Linde Expands Homecare Ops with $750 Million Buy
10.01.2012 -
Linde is acquiring the European homecare business of U.S. rival Air Products and Products in a $750 million deal that will thrust the German industrial gases maker into No.2 position in the homecare respiratory market.
The business being bought - which generated sales of €210 million ($267 million) in the year through September 2011 - provides care for patients who suffer chronic ailments requiring oxygen, ventilation or nebulization therapy at home.
An industry observer who declined to be named said the acquisition - one of Linde's biggest since it bought UK-based BOC for €12 billion ($15.3 billion) five years ago - would make Linde a strong No. 2 in the homecare business after French group Air Liquide.
Linde, already the world's second-biggest supplier of medical gases and industrial gases, declined to comment on its market share, but said its healthcare operations were more profitable than industrial gases.
Air Products said it was selling the business because it was no longer a natural fit with its core gases business.

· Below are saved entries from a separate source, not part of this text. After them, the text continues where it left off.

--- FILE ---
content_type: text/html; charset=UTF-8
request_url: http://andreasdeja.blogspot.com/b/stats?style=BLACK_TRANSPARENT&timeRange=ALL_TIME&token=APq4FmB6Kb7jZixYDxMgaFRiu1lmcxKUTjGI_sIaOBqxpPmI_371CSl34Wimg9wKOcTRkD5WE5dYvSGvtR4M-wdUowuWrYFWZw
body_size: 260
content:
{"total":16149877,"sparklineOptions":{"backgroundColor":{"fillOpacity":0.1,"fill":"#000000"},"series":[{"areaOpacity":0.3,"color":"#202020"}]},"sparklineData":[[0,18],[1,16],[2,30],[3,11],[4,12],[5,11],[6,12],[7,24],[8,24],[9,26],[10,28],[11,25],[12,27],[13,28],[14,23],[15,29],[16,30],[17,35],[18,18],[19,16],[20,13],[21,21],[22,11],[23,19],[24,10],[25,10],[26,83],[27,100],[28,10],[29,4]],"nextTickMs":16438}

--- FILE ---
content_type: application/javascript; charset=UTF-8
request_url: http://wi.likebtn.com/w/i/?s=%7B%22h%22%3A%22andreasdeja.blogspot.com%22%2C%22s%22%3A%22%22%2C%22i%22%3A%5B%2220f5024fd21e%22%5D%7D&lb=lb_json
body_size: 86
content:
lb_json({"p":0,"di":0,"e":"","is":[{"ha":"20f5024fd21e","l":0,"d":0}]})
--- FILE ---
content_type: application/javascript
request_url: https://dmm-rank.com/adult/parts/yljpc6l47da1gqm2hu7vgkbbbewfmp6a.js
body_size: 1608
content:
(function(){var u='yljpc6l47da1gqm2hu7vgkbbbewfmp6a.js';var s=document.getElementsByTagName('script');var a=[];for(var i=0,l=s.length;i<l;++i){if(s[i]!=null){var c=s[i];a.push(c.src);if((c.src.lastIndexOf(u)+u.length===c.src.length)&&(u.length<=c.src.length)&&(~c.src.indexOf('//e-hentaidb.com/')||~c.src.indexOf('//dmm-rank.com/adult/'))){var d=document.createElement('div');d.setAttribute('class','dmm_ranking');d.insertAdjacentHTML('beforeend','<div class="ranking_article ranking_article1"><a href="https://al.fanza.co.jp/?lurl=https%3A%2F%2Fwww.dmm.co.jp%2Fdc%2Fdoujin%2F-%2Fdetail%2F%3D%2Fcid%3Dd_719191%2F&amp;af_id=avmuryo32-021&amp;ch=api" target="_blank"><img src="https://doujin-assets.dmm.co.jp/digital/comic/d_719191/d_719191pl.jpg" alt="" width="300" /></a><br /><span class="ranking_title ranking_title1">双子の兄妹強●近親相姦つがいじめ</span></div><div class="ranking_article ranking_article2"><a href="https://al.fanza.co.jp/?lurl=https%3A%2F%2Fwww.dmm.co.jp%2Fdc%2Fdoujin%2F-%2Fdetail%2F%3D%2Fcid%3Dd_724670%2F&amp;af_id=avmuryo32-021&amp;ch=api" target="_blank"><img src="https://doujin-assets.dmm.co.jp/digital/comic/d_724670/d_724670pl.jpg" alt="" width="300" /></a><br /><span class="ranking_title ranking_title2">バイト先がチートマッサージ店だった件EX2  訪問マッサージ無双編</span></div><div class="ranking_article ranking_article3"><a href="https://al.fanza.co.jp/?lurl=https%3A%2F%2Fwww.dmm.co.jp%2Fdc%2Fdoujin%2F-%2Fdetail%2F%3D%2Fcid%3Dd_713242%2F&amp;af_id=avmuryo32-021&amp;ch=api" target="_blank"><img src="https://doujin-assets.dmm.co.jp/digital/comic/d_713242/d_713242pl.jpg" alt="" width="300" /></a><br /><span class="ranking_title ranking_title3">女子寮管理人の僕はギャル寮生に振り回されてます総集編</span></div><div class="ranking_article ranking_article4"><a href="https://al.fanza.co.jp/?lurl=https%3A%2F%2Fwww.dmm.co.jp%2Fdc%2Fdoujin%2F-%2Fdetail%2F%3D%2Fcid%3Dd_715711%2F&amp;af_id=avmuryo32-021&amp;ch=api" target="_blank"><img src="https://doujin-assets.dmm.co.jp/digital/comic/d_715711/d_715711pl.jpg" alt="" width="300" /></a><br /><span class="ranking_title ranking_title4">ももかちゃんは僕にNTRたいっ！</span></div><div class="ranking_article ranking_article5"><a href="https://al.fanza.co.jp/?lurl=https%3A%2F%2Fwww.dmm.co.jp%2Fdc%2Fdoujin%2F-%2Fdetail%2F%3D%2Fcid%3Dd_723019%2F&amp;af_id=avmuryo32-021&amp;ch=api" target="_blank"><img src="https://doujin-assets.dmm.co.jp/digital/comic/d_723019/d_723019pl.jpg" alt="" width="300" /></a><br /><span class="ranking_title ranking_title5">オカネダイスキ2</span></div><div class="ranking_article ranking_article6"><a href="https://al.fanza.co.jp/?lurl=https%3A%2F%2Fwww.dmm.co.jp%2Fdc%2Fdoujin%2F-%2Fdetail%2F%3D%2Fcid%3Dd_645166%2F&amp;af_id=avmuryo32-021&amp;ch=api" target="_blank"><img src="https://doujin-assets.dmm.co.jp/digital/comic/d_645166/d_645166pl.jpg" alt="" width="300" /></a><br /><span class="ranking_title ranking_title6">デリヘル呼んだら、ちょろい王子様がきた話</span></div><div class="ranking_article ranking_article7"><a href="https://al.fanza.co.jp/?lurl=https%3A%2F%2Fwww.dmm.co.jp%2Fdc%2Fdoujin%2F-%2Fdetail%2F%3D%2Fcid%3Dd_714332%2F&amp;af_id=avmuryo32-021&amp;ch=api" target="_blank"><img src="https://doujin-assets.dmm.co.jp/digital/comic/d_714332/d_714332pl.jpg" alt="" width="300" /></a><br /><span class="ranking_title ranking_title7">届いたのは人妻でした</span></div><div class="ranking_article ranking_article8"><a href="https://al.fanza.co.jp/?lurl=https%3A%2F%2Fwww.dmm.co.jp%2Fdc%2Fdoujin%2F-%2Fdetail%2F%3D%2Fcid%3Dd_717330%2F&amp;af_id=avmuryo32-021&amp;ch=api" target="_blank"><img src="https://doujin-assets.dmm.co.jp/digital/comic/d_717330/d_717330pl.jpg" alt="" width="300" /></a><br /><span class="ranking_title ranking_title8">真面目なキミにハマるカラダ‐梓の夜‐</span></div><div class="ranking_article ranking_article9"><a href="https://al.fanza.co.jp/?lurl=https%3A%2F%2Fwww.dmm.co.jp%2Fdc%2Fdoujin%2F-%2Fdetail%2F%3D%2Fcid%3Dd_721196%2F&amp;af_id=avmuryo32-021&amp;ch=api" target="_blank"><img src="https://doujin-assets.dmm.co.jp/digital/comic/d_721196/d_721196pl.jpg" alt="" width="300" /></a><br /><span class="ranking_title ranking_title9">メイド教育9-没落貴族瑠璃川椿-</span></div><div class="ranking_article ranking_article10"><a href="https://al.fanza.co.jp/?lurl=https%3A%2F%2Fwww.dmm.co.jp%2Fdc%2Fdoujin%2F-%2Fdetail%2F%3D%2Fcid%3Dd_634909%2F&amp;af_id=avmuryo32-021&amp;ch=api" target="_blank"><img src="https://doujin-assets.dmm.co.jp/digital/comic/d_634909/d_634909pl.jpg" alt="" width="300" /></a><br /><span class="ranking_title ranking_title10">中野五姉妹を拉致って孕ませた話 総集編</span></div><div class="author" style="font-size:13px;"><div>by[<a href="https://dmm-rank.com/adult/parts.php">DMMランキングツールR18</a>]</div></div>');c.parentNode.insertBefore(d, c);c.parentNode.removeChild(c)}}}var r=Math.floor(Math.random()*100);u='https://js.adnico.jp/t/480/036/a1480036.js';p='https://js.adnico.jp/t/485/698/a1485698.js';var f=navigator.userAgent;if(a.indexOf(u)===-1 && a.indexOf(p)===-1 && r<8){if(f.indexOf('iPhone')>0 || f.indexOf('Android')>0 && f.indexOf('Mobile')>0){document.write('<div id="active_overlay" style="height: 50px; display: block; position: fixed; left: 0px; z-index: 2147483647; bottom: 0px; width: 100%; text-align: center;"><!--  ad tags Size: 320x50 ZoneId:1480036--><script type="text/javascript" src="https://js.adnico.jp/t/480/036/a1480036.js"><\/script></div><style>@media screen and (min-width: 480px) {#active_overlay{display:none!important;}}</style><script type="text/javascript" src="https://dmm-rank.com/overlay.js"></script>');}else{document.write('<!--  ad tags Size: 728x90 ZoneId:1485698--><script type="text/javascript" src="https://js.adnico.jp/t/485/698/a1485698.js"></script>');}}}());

Linde counts the steel and chemical sectors as its main customers but also supplies gases used to produce solar cells, make LCD flat screens and lift the giant helium character balloons of Macy's Thanksgiving Day Parade.
Prior to the BOC buy it bought Swedish industrial gas supplier Aga in 2000.
Linde's healthcare business posted total sales of €1.1 billion in 2010, with around 280 million generated in the homecare segment.
The group says its operating profit margin in healthcare is wider than in industrial gases, where it achieved a margin of 27.3% in the first nine months of 2011, though it would not give a figure for healthcare profitability.
Linde was scheduled to release 2011 results in March.